RFC 7919, "Negotiated Finite Field Diffie-Hellman Ephemeral Parameters for Transport Layer Security (TLS)", August 2016

Source of RFC: tls (sec)

Errata ID: 4908

Status: Reported
Type: Technical

Reported By: Martin Thomson
Date Reported: 2017-01-16

Section 4 says:

   If a compatible TLS server receives a Supported Groups extension from
   a client that includes any FFDHE group (i.e., any codepoint between
   256 and 511, inclusive, even if unknown to the server), and if none
   of the client-proposed FFDHE groups are known and acceptable to the
   server, then the server MUST NOT select an FFDHE cipher suite.  In
   this case, the server SHOULD select an acceptable non-FFDHE cipher
   suite from the client's offered list.  If the extension is present
   with FFDHE groups, none of the client's offered groups are acceptable
   by the server, and none of the client's proposed non-FFDHE cipher
   suites are acceptable to the server, the server MUST end the
   connection with a fatal TLS alert of type insufficient_security(71).

It should say:

   If a compatible TLS server receives a Supported Groups extension from
   a client that includes any FFDHE group (i.e., any codepoint between
   256 and 511, inclusive, even if unknown to the server), and if none
   of the client-proposed FFDHE groups are known and acceptable to the
   server, then the server MUST NOT select an FFDHE cipher suite.  In
   this case, the server SHOULD select an acceptable non-FFDHE cipher
   suite from the client's offered list.

Notes:

The text is overly prescriptive about the alert code that needs to used if there are no acceptable cipher suites available. If the server is unable to pick a cipher suite, it can send a handshake_failure(40) alert, which this text would prohibit. handshake_failure is at least equally valid in practice.

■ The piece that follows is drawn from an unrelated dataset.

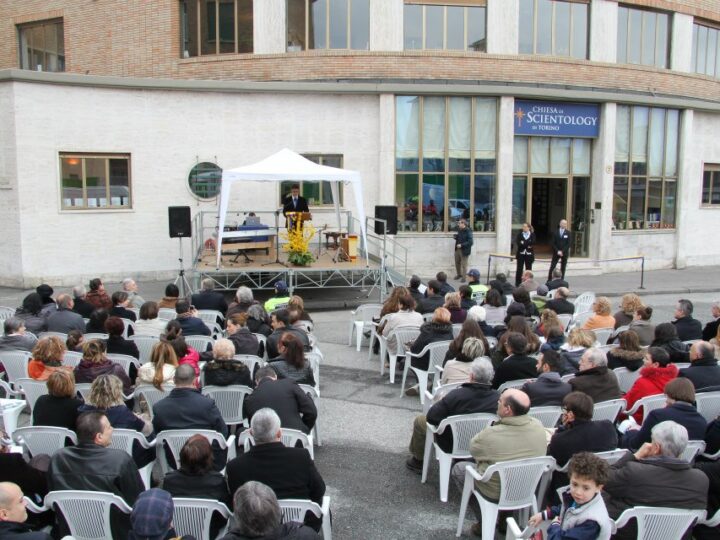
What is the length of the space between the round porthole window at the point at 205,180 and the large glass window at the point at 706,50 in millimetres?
16658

This eliminates the prescriptive text about the alert type.

Servers eliminate cipher suites from considerations in numerous ways. Being able to definitively identify the reason as a (perceived) shortcoming in the strength of the offered security is actually quite challenging in practice.

It's true that insufficient_security is perhaps a more desirable code to use in this case, but it's not generically possible to determine that the server configuration is "more secure" than the combinations on offer by the client. Consider also the possibility that it's the server that is insecure because it doesn't some of the options offered by the client. That's a general criticism of the value of insufficient_security, but it should at least motivate why insufficient_security should never be mandated in this way.